### EXCERPTED TEXT ###
Branding Methodology
A brand is made up of identity and image. Identity is the name,
logo and tagline that your hospital uses to represent itself in
the marketplace. Identity also includes the use of a consistent
visual style and key messages that form the basis for organization’s
marketing communications. Image is the perception that results from
the patients’ and physicians’ experiences with your
organization’s services and products. Image and identity together
form what the hospital stands for and what differentiates it from
competitors.
If your hospital is going through a branding process, the following steps will help you through brand identity and image development:
- Establish a Position. Brands must be placed in the minds of consumers according to a position, such as “best,” “first,” “only” or “niche.” The position should be true, relevant, believable and, ideally, unique. Authenticity is the crucial element of any successful brand position—don’t say you’re the best if you’re not.
- A brand position is defined in a Positioning Statement, a succinct
statement that drives all communications but is only known to
internal audiences.
EXAMPLE:
Western States University Medical Center is a pre-eminent academic medical facility, treating the region's most complex and difficult cases. WSUMC provides access to some of the country's finest physicians and medical programs, offering a superior level of care through leading-edge research, technical innovation and medical education. - Select the identity. Finalize the name and logo that will serve as a symbolic connection for consumers. Then test it. Testing through market research is a critical step in the process. It doesn’t matter whether the hospital CEO likes the name and logo; what matters is whether or not the identity you’ve chosen resonates with the consumer and effectively communicates the personality of the brand. Conduct focus groups and let consumers tell you what works, what doesn’t.
### DATASET EXTRACT ###
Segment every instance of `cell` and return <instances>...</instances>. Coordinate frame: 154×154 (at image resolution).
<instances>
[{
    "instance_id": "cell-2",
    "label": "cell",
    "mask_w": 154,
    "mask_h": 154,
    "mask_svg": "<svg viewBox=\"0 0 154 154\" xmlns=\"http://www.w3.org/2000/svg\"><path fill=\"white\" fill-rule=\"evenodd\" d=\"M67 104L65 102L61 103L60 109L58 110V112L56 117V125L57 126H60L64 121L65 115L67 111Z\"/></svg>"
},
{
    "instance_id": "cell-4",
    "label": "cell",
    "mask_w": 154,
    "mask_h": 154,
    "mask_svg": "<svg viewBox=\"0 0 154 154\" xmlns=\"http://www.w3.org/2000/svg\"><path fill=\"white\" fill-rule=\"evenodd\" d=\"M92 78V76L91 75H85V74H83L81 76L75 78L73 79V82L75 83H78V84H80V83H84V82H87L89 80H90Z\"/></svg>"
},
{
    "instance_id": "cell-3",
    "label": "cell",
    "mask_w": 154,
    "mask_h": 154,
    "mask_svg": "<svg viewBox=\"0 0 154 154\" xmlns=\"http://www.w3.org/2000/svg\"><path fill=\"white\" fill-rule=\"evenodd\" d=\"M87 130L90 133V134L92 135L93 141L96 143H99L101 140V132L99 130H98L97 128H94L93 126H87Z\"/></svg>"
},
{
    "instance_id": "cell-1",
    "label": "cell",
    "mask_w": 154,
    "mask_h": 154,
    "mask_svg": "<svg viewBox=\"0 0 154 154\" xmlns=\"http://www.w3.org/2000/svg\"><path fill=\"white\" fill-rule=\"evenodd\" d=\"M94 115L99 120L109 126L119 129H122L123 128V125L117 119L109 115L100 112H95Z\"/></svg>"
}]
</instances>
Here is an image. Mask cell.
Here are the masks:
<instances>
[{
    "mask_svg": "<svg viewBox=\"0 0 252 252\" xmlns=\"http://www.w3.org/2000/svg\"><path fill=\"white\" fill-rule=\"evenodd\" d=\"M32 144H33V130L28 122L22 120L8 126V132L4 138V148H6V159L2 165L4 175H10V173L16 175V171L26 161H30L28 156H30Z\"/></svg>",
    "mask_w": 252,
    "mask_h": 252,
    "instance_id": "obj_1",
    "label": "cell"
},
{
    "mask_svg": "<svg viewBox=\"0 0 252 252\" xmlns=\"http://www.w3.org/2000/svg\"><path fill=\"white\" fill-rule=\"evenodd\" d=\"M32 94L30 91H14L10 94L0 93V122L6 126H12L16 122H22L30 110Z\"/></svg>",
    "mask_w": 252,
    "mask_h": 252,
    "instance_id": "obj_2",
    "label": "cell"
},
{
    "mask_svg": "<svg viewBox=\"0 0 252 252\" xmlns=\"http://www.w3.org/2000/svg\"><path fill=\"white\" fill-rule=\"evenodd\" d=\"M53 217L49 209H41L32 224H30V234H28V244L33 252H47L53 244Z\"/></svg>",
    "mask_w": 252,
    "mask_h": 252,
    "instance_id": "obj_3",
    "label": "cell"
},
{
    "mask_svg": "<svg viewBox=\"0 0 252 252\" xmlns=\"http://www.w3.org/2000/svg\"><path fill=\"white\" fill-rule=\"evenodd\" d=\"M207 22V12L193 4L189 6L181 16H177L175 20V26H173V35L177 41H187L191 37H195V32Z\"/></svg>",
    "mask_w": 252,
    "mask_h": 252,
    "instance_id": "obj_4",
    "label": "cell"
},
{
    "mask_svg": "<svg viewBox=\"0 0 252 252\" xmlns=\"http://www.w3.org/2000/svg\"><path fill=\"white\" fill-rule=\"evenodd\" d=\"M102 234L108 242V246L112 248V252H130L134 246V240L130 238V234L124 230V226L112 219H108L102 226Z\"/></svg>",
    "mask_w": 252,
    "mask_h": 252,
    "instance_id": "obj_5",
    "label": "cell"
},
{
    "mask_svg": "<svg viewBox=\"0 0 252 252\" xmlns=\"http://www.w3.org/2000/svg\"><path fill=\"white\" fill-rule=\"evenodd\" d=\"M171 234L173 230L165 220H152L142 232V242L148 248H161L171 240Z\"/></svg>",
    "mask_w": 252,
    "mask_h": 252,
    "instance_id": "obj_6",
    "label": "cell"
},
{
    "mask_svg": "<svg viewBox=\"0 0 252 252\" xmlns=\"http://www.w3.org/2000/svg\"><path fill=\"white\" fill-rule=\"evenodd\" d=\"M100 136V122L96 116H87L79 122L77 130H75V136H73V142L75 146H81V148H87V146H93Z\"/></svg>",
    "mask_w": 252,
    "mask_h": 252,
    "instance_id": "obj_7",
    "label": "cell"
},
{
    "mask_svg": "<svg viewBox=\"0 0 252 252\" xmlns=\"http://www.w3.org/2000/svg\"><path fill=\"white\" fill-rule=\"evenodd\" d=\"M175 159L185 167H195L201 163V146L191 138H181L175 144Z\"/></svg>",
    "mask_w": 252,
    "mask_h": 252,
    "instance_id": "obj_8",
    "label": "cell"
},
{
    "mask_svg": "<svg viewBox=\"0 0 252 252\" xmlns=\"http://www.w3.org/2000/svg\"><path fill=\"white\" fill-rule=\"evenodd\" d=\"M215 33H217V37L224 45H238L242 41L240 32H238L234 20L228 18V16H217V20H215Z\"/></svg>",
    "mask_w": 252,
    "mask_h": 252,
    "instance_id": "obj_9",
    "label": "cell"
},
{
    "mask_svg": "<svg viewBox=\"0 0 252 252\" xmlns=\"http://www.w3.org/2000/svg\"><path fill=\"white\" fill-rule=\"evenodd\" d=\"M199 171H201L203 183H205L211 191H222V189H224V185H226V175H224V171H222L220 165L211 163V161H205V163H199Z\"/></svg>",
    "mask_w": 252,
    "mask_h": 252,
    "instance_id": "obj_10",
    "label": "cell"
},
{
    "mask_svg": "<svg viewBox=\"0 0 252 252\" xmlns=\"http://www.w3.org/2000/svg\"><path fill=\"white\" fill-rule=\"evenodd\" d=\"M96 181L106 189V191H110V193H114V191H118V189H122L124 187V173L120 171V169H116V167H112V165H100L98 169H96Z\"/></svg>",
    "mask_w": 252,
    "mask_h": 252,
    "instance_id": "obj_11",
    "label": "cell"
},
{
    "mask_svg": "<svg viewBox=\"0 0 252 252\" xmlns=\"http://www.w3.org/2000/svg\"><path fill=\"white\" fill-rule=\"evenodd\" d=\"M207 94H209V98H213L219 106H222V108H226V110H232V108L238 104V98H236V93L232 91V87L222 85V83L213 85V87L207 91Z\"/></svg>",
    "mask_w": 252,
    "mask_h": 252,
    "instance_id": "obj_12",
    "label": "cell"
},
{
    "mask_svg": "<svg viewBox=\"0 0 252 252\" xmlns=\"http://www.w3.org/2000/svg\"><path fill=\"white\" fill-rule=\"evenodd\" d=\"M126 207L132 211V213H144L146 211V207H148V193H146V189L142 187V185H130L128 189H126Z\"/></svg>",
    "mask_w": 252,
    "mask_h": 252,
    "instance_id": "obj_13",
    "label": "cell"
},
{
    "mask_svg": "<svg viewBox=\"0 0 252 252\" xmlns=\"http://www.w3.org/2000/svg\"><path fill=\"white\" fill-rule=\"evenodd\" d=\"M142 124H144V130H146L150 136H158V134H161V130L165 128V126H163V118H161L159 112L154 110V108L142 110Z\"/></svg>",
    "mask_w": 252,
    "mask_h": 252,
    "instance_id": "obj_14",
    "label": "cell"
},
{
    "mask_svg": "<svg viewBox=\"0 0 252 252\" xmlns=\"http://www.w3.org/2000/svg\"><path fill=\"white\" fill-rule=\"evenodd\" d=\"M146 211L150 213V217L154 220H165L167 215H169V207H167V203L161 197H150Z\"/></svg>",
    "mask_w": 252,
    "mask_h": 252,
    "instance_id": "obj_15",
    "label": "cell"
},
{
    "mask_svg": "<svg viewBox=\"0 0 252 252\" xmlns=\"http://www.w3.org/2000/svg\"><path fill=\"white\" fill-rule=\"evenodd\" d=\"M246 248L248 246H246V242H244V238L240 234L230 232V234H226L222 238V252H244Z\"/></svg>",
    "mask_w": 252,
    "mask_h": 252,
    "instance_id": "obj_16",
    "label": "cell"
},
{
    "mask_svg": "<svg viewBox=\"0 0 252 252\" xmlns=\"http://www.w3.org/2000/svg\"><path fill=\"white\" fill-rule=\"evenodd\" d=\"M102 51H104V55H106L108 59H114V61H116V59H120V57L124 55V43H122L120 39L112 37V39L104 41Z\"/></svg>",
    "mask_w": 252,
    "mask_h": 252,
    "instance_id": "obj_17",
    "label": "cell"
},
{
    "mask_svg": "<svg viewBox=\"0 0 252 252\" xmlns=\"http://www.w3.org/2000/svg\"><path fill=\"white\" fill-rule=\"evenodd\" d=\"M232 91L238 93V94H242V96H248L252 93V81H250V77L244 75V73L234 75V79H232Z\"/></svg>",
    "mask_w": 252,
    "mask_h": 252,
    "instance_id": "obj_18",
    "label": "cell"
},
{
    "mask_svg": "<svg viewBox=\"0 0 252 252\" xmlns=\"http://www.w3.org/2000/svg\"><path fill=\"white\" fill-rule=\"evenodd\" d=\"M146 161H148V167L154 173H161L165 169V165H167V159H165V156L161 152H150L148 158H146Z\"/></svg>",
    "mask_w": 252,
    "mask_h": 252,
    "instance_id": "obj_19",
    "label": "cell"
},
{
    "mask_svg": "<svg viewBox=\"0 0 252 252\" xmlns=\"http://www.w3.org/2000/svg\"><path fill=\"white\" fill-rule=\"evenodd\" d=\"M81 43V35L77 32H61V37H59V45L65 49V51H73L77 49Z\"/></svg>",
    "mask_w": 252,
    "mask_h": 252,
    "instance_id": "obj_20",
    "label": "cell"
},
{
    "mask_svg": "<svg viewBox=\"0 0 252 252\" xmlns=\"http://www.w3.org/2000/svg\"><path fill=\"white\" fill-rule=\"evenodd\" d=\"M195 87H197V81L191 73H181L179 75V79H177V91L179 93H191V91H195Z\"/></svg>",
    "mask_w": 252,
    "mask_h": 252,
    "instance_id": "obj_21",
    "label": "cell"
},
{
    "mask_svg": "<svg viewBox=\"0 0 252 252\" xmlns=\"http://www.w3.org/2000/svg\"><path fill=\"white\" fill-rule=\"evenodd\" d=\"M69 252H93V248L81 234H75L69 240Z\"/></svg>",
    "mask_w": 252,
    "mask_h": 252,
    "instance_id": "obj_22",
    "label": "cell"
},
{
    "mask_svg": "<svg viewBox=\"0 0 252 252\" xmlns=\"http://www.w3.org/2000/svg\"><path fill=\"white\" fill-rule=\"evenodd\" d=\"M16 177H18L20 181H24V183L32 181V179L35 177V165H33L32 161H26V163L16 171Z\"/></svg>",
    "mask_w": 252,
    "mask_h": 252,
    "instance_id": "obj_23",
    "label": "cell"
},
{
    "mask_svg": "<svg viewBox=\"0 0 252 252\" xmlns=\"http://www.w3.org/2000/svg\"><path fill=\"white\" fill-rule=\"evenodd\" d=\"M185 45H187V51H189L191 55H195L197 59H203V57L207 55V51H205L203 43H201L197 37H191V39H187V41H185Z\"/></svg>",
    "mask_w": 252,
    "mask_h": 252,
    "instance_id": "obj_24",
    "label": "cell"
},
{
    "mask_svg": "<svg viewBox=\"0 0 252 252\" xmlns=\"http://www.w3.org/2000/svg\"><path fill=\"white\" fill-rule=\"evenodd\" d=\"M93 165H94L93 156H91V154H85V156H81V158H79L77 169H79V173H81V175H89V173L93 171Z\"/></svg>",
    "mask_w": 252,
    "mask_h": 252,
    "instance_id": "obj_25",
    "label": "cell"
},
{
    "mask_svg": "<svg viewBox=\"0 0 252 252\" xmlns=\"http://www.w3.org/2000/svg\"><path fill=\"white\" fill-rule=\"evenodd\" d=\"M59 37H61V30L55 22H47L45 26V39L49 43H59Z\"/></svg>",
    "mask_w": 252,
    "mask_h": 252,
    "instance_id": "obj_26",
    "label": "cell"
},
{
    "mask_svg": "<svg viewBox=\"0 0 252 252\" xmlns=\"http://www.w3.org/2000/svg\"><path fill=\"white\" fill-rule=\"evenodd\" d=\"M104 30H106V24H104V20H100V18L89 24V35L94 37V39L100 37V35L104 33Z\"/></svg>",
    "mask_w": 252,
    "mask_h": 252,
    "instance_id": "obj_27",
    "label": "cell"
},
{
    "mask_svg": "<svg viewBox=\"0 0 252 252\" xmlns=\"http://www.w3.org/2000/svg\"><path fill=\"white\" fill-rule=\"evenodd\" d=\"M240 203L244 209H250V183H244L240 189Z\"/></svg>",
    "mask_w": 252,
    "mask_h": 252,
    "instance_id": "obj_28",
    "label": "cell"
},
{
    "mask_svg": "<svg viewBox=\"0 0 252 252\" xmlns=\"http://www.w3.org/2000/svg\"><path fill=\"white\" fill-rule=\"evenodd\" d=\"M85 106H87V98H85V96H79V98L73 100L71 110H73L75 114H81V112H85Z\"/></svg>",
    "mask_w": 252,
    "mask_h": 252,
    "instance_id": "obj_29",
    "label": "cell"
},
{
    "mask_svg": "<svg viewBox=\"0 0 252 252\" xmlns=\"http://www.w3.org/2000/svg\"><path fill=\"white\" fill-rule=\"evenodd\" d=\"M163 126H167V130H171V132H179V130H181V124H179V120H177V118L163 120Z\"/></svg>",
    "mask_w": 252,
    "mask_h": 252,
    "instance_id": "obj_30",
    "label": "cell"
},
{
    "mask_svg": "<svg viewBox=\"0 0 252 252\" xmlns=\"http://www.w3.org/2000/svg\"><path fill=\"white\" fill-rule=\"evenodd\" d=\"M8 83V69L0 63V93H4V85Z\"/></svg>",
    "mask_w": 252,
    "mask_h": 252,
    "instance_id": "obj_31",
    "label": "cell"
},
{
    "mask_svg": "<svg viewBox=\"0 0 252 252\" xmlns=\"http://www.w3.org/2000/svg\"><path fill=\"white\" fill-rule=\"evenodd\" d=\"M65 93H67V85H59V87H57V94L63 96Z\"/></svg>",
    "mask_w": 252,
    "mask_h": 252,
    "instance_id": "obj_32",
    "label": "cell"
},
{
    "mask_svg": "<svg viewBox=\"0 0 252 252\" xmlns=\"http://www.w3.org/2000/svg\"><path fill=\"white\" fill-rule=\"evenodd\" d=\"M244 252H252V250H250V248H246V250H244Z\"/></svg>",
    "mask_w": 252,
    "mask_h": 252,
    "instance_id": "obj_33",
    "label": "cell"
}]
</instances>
###
EXERCISES TO COMPLETE:
[A] Write out the part of the hospital branding text that begins at "Branding Methodology" and stops after "competitors.".
[B] Carry on the hospital branding text from the point where it stops.
The records were taken from a different source than the hospital branding text.

RESULTS:
[A]
Branding Methodology
A brand is made up of identity and image. Identity is the name,
logo and tagline that your hospital uses to represent itself in
the marketplace. Identity also includes the use of a consistent
visual style and key messages that form the basis for organization’s
marketing communications. Image is the perception that results from
the patients’ and physicians’ experiences with your
organization’s services and products. Image and identity together
form what the hospital stands for and what differentiates it from
competitors.

[B]
- Develop the Image. Through a strategically driven creative concept, your hospital or health system needs to establish an emotional attachment with customers and prospective customers by bringing the organization—and its benefits—to life. The right creative concept gets the audience to stop and pay attention, involves them in the message, appeals to their emotion, and demonstrates the core benefit to the consumer and how it is significant in the consumer’s life.
Brand Asset Management
Supporting a successful and powerful brand requires brand asset
management, starting at launch. The establishment of a brand-based
culture across the organization is essential, as no amount of advertising
will be successful if an organization’s own employees don't
recognize, appreciate and repeat the brand.
In addition, a consistent and strong brand can support premium pricing and contribute to profitability. (Brand Leadership, Aaker and Joachimsthaler.) The right brand asset management strategy also helps protect customer loyalty and can help your organization attract and retain one of its most important assets—quality employees.
Brands are built over time, not overnight. The key to branding and brand building is consistency over time—consistent identity, position and creative execution. Be careful to limit your brand, staying with messages that are simple and narrow in the mind of the customer. Limitation is the essential part of the branding process and, combined with consistency, it is what builds a successful brand.
With diligent brand management, you will have something approaching a brand in three to five years and, like the best of consumer products, an enviable measure of brand loyalty from your customers.